- **Problem description**
Gather each line of the material that contains the word "provinces" and copy those lines out in full.

[Graph interpretation data]

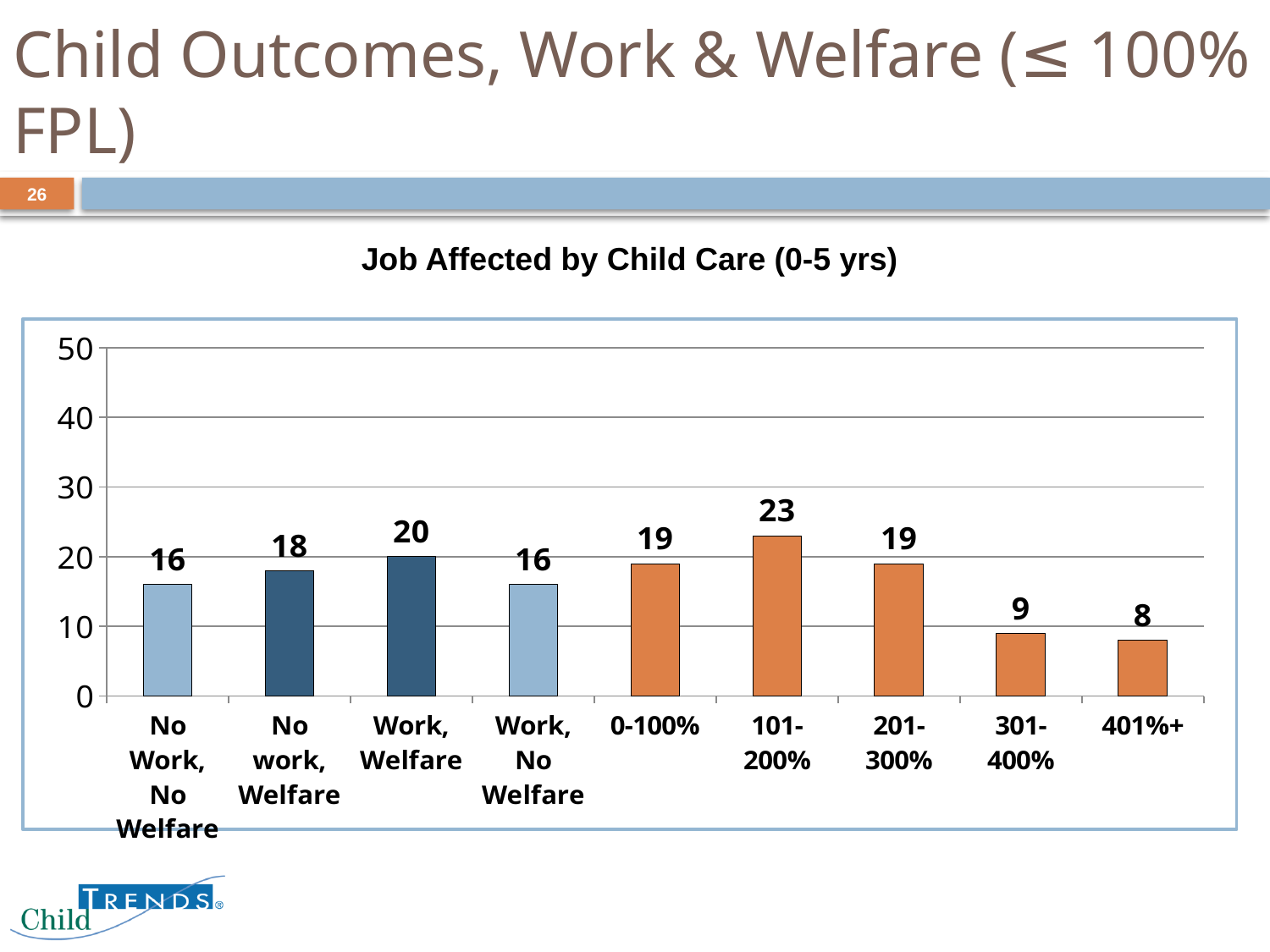
What is the value for the 101-200% category? 23 Is the value for 201-300% greater or less than 10? greater What is the title of the chart? Job Affected by Child Care (0-5 yrs) What kind of chart is shown? bar chart How many categories are shown on the x axis? 9 What is the highest value shown on the y axis? 50 Which is larger, the value for No work, Welfare or the value for Work, No Welfare? No work, Welfare Which category has the highest value? 101-200% Which category has the lowest value? 401%+ What is the difference between the values for 101-200% and 301-400%? 14 What is the value for the Work, Welfare category? 20 What is the value for the 401%+ category? 8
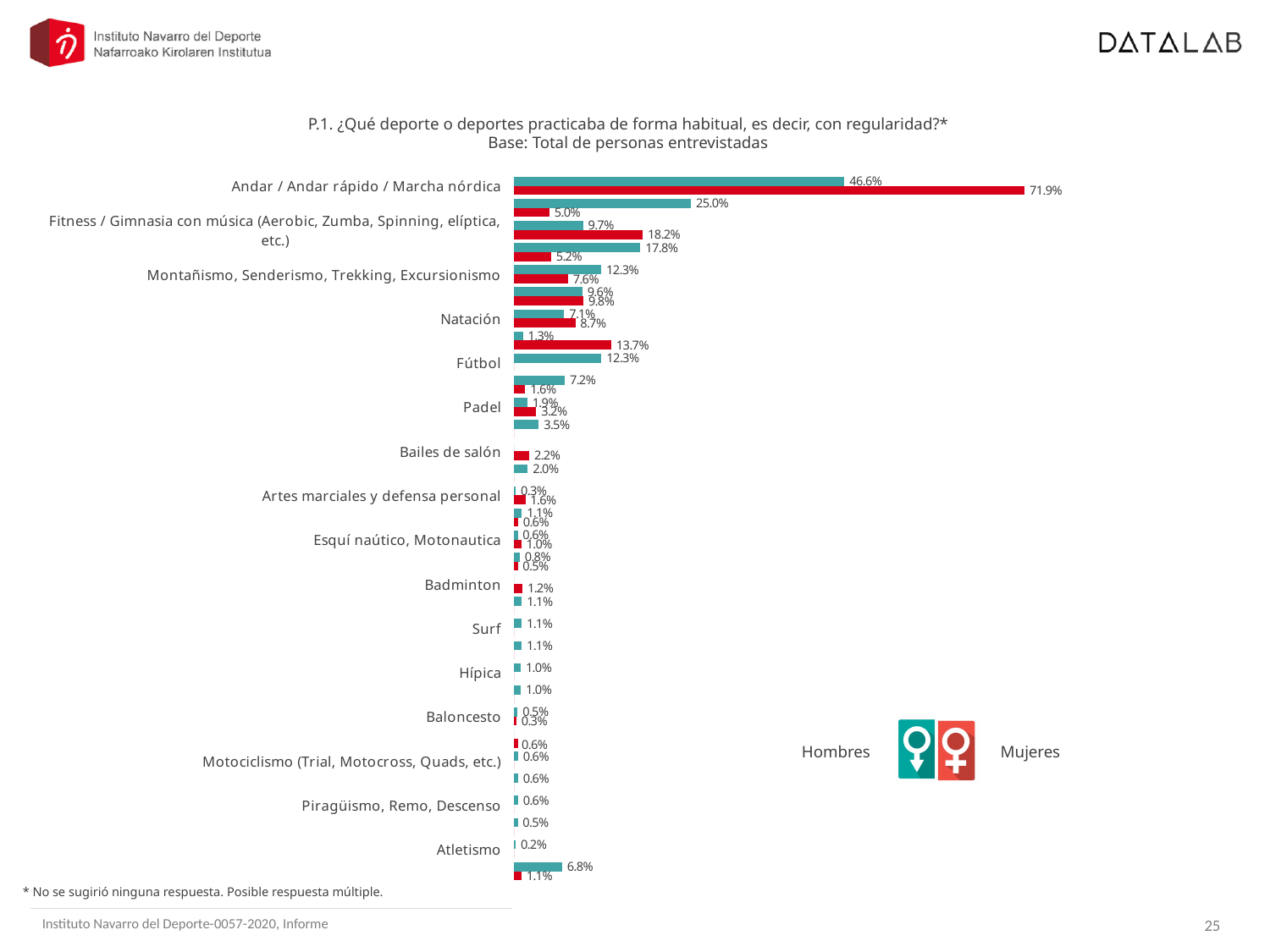
What is the value for Hombres for Andar / Andar rápido / Marcha nórdica? 46.6% What is the difference between the Mujeres and Hombres values for Andar / Andar rápido / Marcha nórdica? 25.3 percentage points What is the base stated under the chart title? Total de personas entrevistadas For Andar / Andar rápido / Marcha nórdica, which is larger, the Hombres value or the Mujeres value? Mujeres What is the value for Mujeres for Andar / Andar rápido / Marcha nórdica? 71.9% Which category has the highest value in the chart? Andar / Andar rápido / Marcha nórdica What is the value for Mujeres for Fitness / Gimnasia con música (Aerobic, Zumba, Spinning, elíptica, etc.)? 18.2% For Natación, which is larger, the Hombres value or the Mujeres value? Mujeres How many series does the legend list? 2 What is the value for Hombres for Montañismo, Senderismo, Trekking, Excursionismo? 12.3% What kind of chart is shown on the slide? bar chart What are the two series named in the legend? Hombres and Mujeres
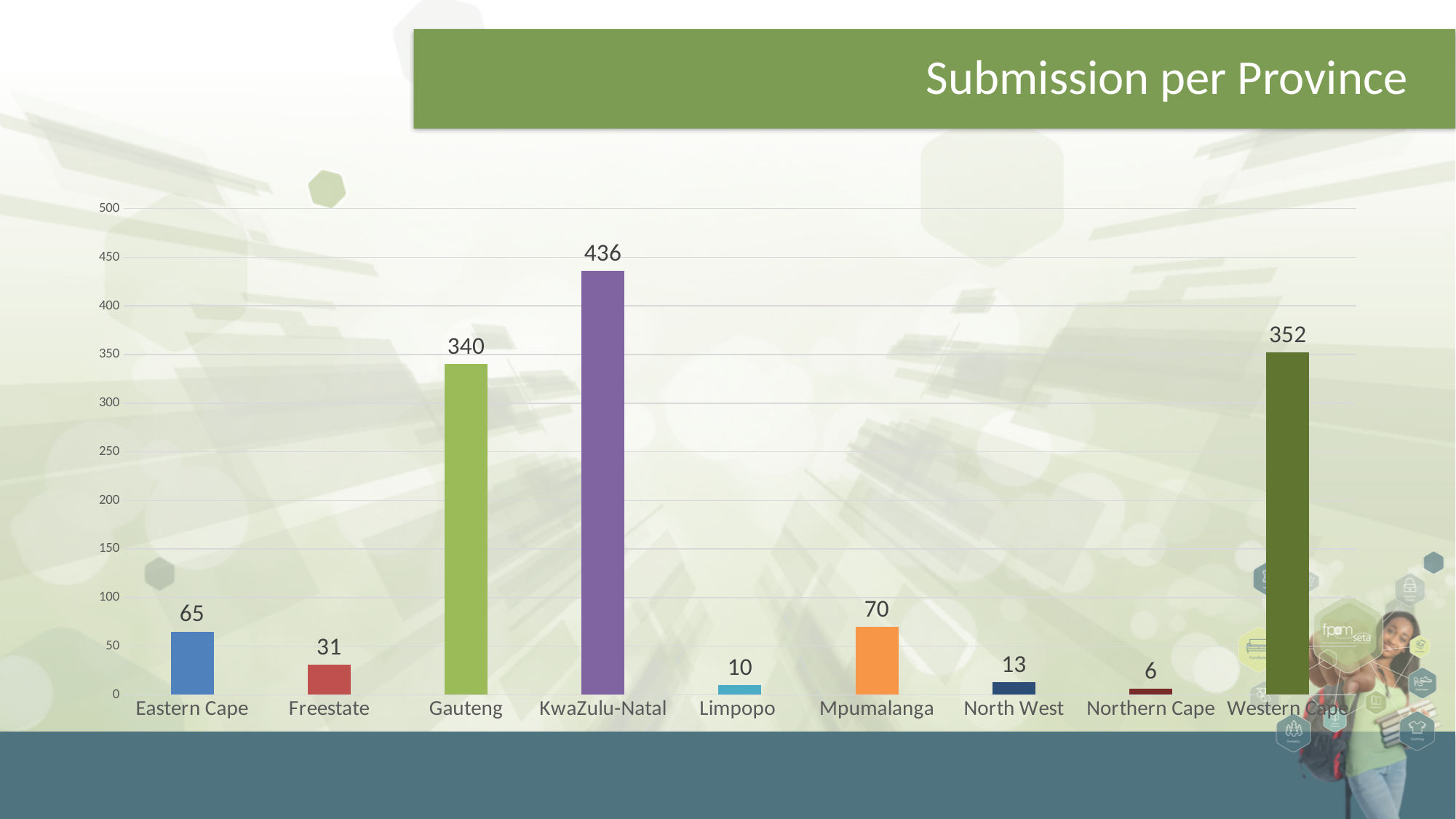
What is the difference between the values for Eastern Cape and Freestate? 34 What is the value for KwaZulu-Natal? 436 What is the value for Mpumalanga? 70 What kind of chart is shown on the slide? bar chart How many provinces are shown on the chart? 9 What is the difference between the values for KwaZulu-Natal and Western Cape? 84 Which is larger, the value for Gauteng or the value for Western Cape? Western Cape What is the title of the chart? Submission per Province Which province has the lowest value? Northern Cape Is the value for Gauteng greater or less than 300? greater Which province has the highest value? KwaZulu-Natal What is the value for Northern Cape? 6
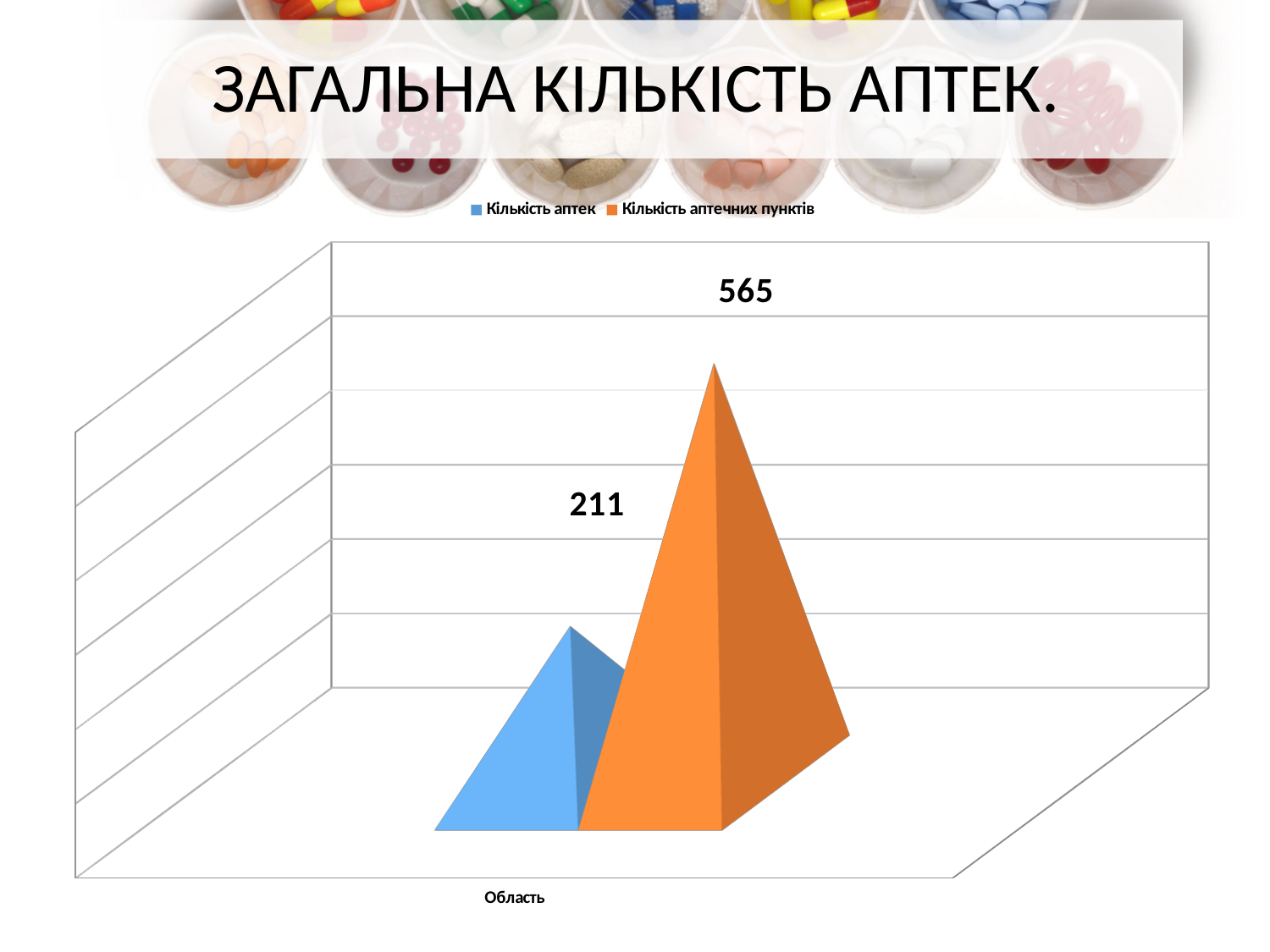
How many series does the legend list? 2 Which series has the highest value? Кількість аптечних пунктів What colour represents Кількість аптечних пунктів in the chart? Orange How many categories are shown on the x axis? 1 Which series has the lowest value? Кількість аптек What is the category label shown on the x axis? Область What is the title of the slide? ЗАГАЛЬНА КІЛЬКІСТЬ АПТЕК. What is the value for Кількість аптек? 211 What kind of chart is shown on the slide? Bar chart What is the value for Кількість аптечних пунктів? 565 What is the difference between the value for Кількість аптечних пунктів and the value for Кількість аптек? 354 Which series has the higher value, Кількість аптек or Кількість аптечних пунктів? Кількість аптечних пунктів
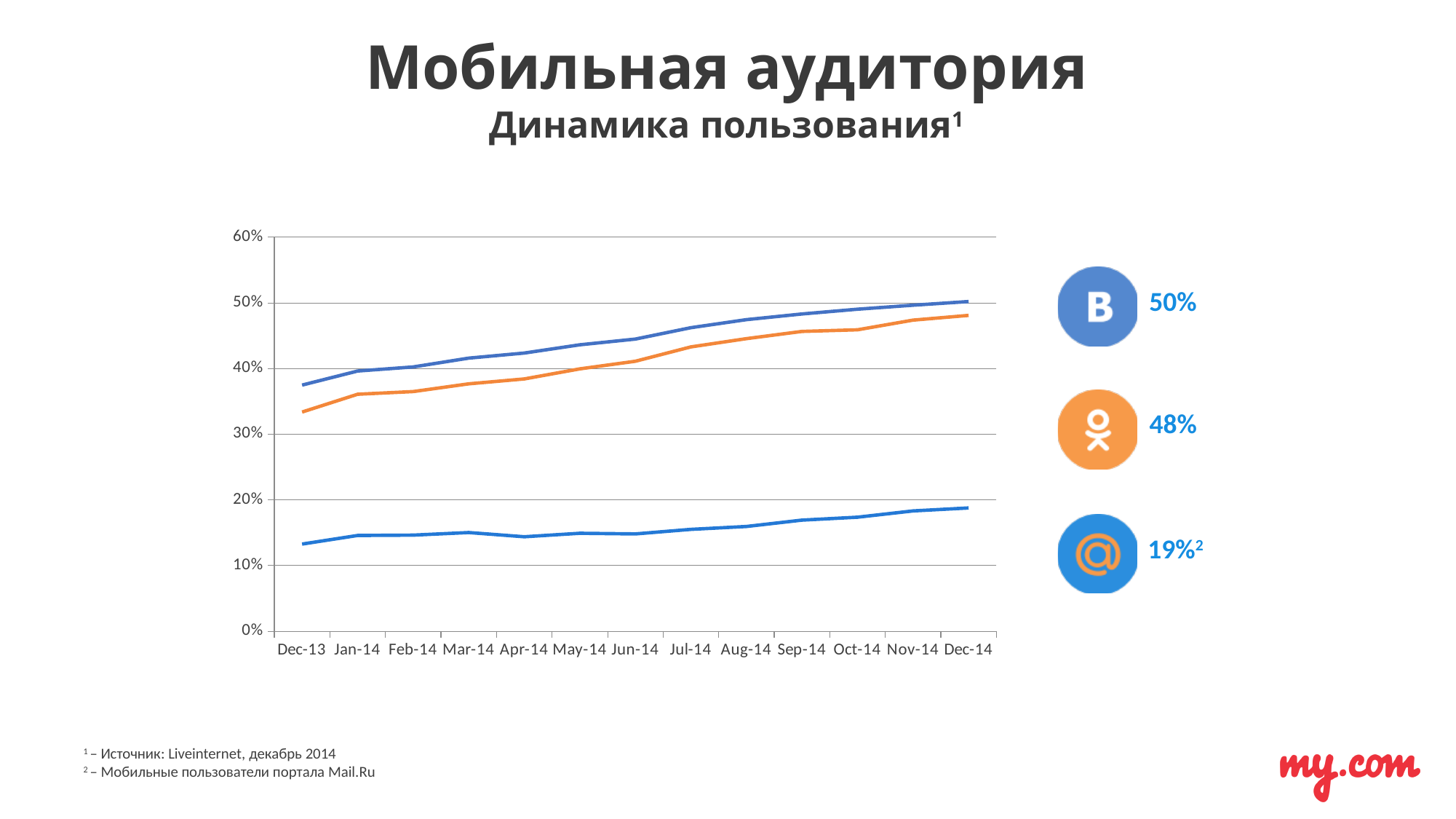
What is the value shown for the orange line at Dec-14? 48% What is the value shown for the bottom (light blue) line at Dec-14? 19% What kind of chart is shown on the slide? line chart How many lines (series) are plotted on the chart? 3 Is the value of the orange line at Dec-13 greater or less than 30%? greater How many monthly points are shown along the x axis of the chart? 13 Which line has the lowest value at Dec-14? the bottom (light blue) line, 19% What is the first month shown on the x axis of the chart? Dec-13 What is the value shown for the top (dark blue) line at Dec-14? 50% Do the values of the orange line rise or fall from Dec-13 to Dec-14? rise Is the value of the bottom (light blue) line at Dec-13 greater or less than 20%? less What is the difference between the Dec-14 values of the top line (50%) and the bottom line (19%)? 31 percentage points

- **Result**
What is the difference between the values for Eastern Cape and Freestate? 34 What is the value for KwaZulu-Natal? 436 What is the value for Mpumalanga? 70 What kind of chart is shown on the slide? bar chart How many provinces are shown on the chart? 9 What is the difference between the values for KwaZulu-Natal and Western Cape? 84 Which is larger, the value for Gauteng or the value for Western Cape? Western Cape What is the title of the chart? Submission per Province Which province has the lowest value? Northern Cape Is the value for Gauteng greater or less than 300? greater Which province has the highest value? KwaZulu-Natal What is the value for Northern Cape? 6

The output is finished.